ドイツでは、会社内に応急手当の講習を受けた人が存在しなくていはいけない義務があるそうです。

訓練修了書を入手していた同僚が今年退社してしまったので、なぜか私がこの講習を受けることになりました。

 

コースは全部で2日間!朝の9時から16時まで、みっちり訓練を行います。

 

ちなみに日本語では応急手当と言いますが、ドイツ語では“Erste Hilfe(英語にではfirst aid)という名がつけられています。

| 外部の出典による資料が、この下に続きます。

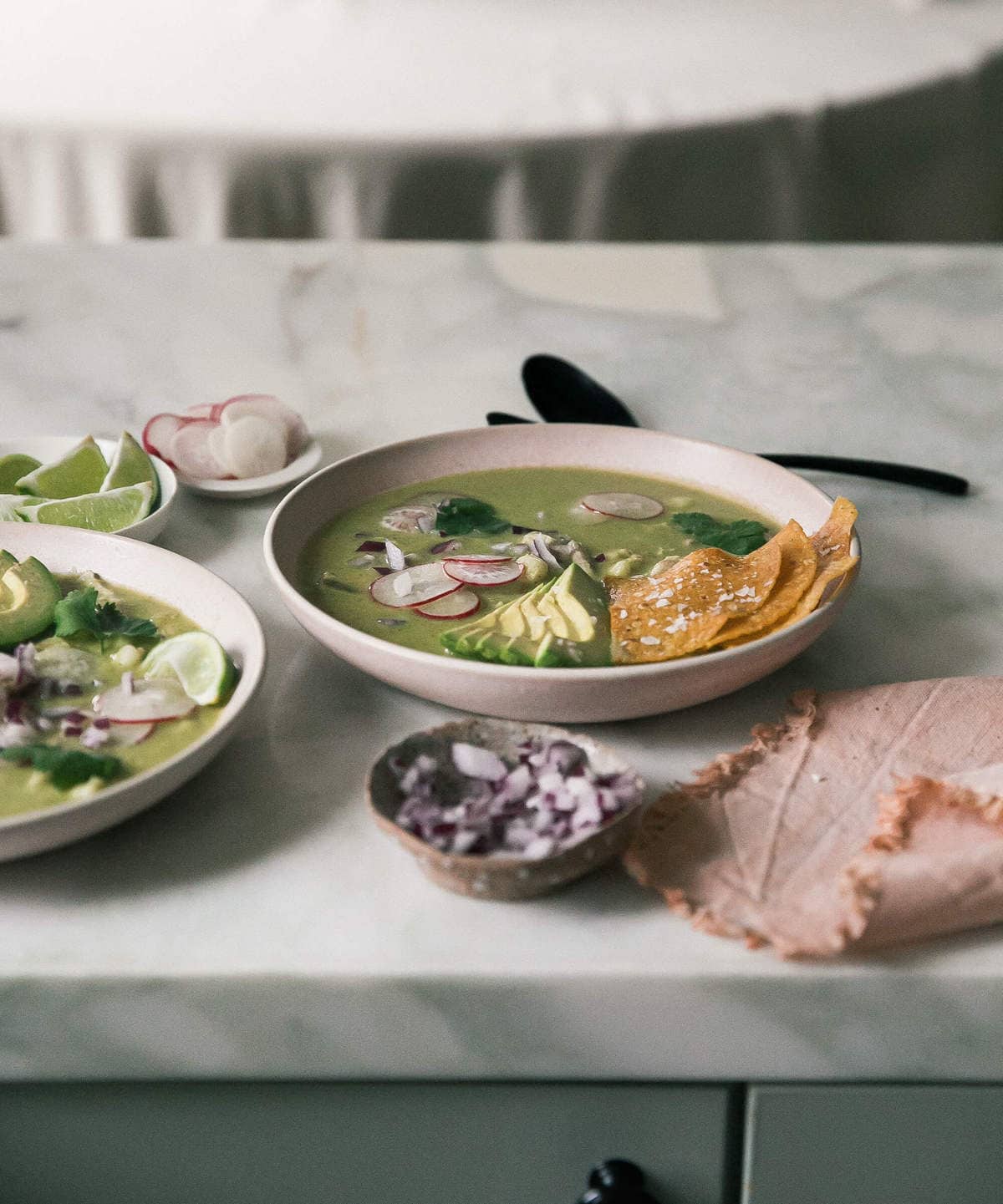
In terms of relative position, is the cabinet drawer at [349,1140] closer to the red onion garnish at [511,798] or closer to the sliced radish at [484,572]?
the red onion garnish at [511,798]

応急手当とは、あくまでも、負傷者や急病人を医師等に引き渡すまでの間に症状を悪化させないための一時的な措置。なので救急車を呼んで、救急車が来るまでの対処法について学びました。

 

1日目は2日間で学ぶことの説明から始まり、長い理論的な説明に加え、倒れている人+息がある人への対処法を実践。2日目は、心肺蘇生・脳疾患・心疾患・窒息・止血法・包帯法・熱傷・中毒・切断肢・交通外傷への対処法を学びました。

 

教室はコの字に椅子が並べられており、真ん中で実習ができるようになっていました。
P1130347.jpg

道に迷ったので、ぎりぎりに到着した私。外から教室を見ると、ガラの悪い男性ばかりが見えたので、しまった。。。と不安になりましたが、教室に入ってみると外から見えない方向に女性も沢山。無理やり女性人の中に席を確保

教室は満員御礼の20人。(うち女性は8人)。ほぼ全員が私と同じ理由で参加している会社員でした。

 

一応緊張していたのですが、登場したガタイの良い先生(女性)はとーっても気さく。というか、この人大丈夫なの?と思ってリまうほどフランク。

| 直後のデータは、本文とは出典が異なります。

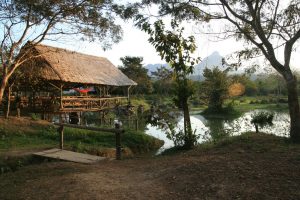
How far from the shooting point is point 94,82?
20797mm

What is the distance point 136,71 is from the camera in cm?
4238

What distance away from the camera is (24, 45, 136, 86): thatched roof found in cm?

ズーピー(ズーパーのかなりくだけた可愛い版)を連発するほどです。

ちなみにドイツで“凄く良いは” Sehr gut (英語で言うvery good)。普通の先生はこの表現を使います。少しフランクな先生なら、砕けた表現“Super (ズーパー:英語でいうsuper good)を使うこともありますが、このもっと砕けた版は、同僚間でも聞いたことがありません。

 

他にも、“倒れている人がいたらまずは肩をさすって、大丈夫ですか?と聞くのよ”と彼女がお手本をみせてくれたのですが、彼女、まずは彼女の豊満な胸をさすって、“ここじゃないのよ~肩をさするのよ~”と。

男性講習生2人がチームになってみんなの前で練習をを行っている時も、一人の男の子が肩でなく、無意識に少し胸の位置をさすったら、先生すかさず“今胸さすった~?”と自分の胸をユサユサする始末。うぶな男の子は真っ赤になっていました。

 

更にこの超きさくな先生、とってもがさつ。

包帯を巻く練習をする時は、梱包を歯で引き裂き、ゴミを床に投げ捨て、しかも足で後ろに蹴る始末。教室はいつのまにかゴミだらけで、見かねた生徒達でゴミを拾い集めました。

 

先生もさることながら、授業もわきあいあいと楽しかったです。

ただ質問好きなドイツ人は、授業の半分くらいが質問の時間に取られているんじゃないかと思うぐらい質問しまくっていました。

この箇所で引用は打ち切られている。